Know Where You Came From
An episode about ancestry, inherited stories, resilience, and the way family legend shapes identity and direction.
This episode is about ancestry, identity, and the stories that formed you before you were old enough to name what they were giving you.
This episode pairs with the opening reading: In the Beginning.
Scott's Chapter Zero
My great-grandfather's father immigrated to the United States from Australia in the late 1800s. His father had migrated to Australia from England in an era when many in England associated Australia with criminals. What I do know is this: his descendants were tough men.
During the Great Depression, my great-grandfather Charles Sparrow was not selling. He was buying. In the 1940s, my grandfather Raymond Sparrow was drafted into the Army, wounded while guarding prisoners of war in France, and later spent the war welding ships after Army leaders discovered he could weld. I never asked him much about that time. What I share here, I know only from the little my dad told me after Grandpa passed away.
I pause here from storytelling to impart some of the little wisdom I have. The second "to do" in this book — the first being to look for the extraordinary in the ordinary and tell your own story — is this: find out who you are and where you came from.
Knowing who you are establishes a starting point. It provides a lens through which to look into the future and decide where you want to be. I would add this: it begins with understanding where you are. And where you are begins with knowing where you came from. Your personal backstory — even your setbacks — becomes part of the setup for who you can become.
In our family, that lesson lives inside the legend of Chub and Jack: the team of horses that pulled through a snow slide together, and later kept working even after Jack came out of a collapsed canal tunnel nearly blind. Chub guided him. Jack kept pulling. Hard work, trust, loyalty, teamwork, and inherited stories like that can shape who we become if we let them.
The invitation is not to become impressed with my family lore.
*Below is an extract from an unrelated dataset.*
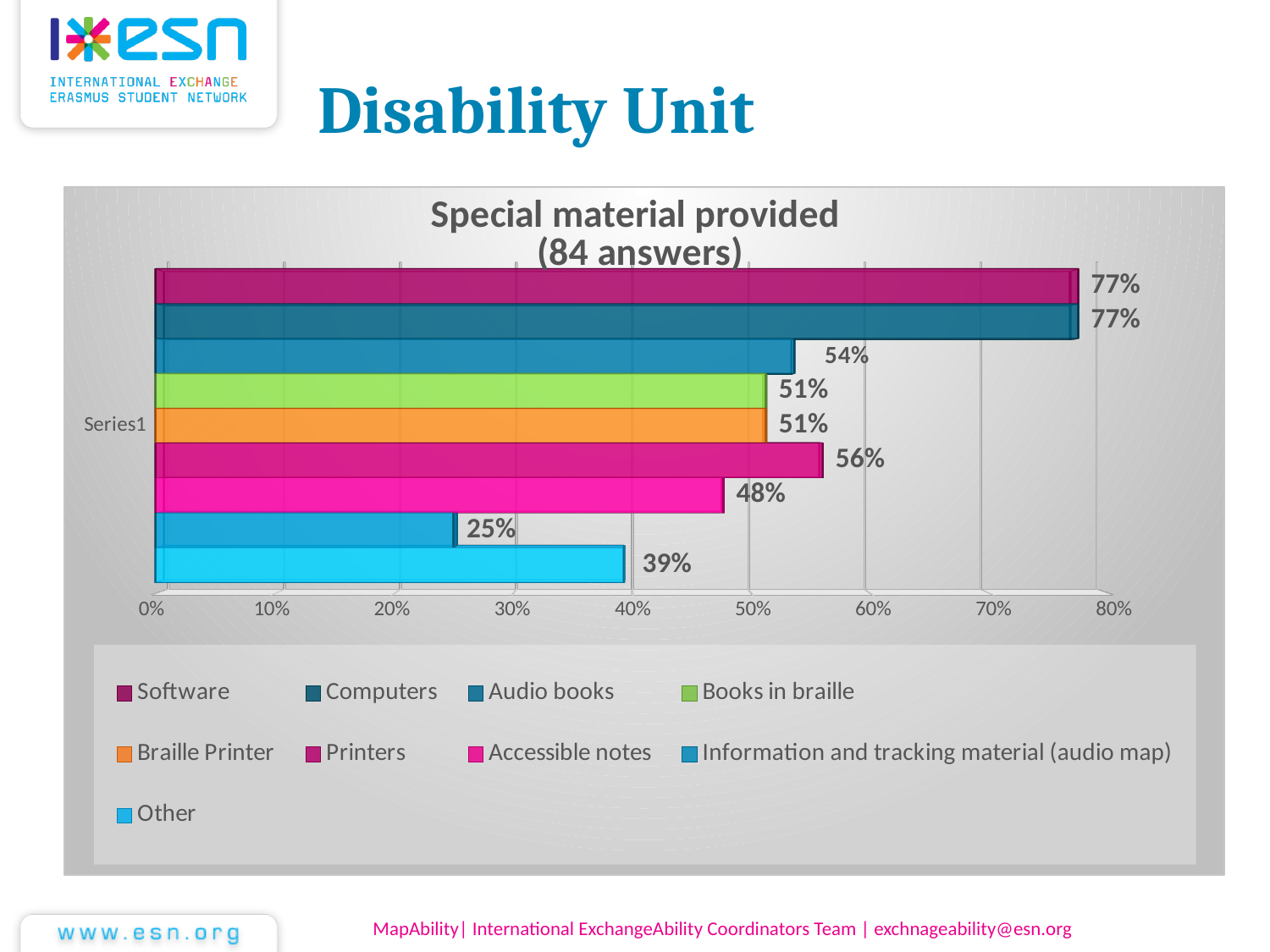
What is the difference between the percentages for Printers and Accessible notes? 8% What percentage is shown for Software? 77% Which item has the lowest percentage? Information and tracking material (audio map) What percentage is shown for Audio books? 54% What type of chart is shown on the slide? Bar chart What percentage is shown for Printers? 56% What percentage is shown for Other? 39% How many entries does the legend list? 9 What is the title of the chart? Special material provided (84 answers) Which is larger, the value for Audio books or the value for Other? Audio books Which two items share the highest percentage? Software and Computers What is the difference between the percentages for Computers and Information and tracking material (audio map)? 52%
The invitation is to find out where you came from, who you are, and where you are going.
Charlie's Response
Michael Jr. talks about life the way a comedian talks about a set: the setup comes first, then the punchline. He argues that our gifts, our backstory, and even our setbacks all become part of what we are eventually able to offer. I think that's one reason Homer's advice to find out who you are and where you came from is so strong. You cannot do much with your setup if you refuse to look at it.
Once when I asked my brother about the expert marksmanship badge on his uniform, he admitted he kept qualifying even though his eyesight was poor enough that far targets were hard for him to see. He compensated by getting very good up close and by depending on people around him to watch what he could not. Family stories can work like that. They give us borrowed sight. They help us see courage, humor, grit, tenderness, and endurance before we know how to name those traits in ourselves.
When our Grandpa William "Tony" Francis thought a kamikaze pilot might hit his ship, he told himself, "Well Francis, it looks like you're going to have to swim tonight." That kind of optimism becomes part of the inheritance. You carry it because someone before you carried it first.
The research on family story backs this up. The "Do You Know?" scale and the studies it inspired consistently connect family-story knowledge with higher self-esteem, a stronger internal locus of control, and lower anxiety. One study of university students taking a family history class reported an 8% improvement in self-esteem and a 20% reduction in anxiety.
So tell the heroic, heartfelt, ridiculous, funny, and even apocryphal stories that helped make you. Ask other people for theirs too. Watch what happens when people remember they come from somewhere.
And for those whose family stories come with more pain than comfort: this invitation still belongs to you. The work is not pretending everything was good. The work is telling the truth about what formed you and finding a way to carry that truth toward strength and peace.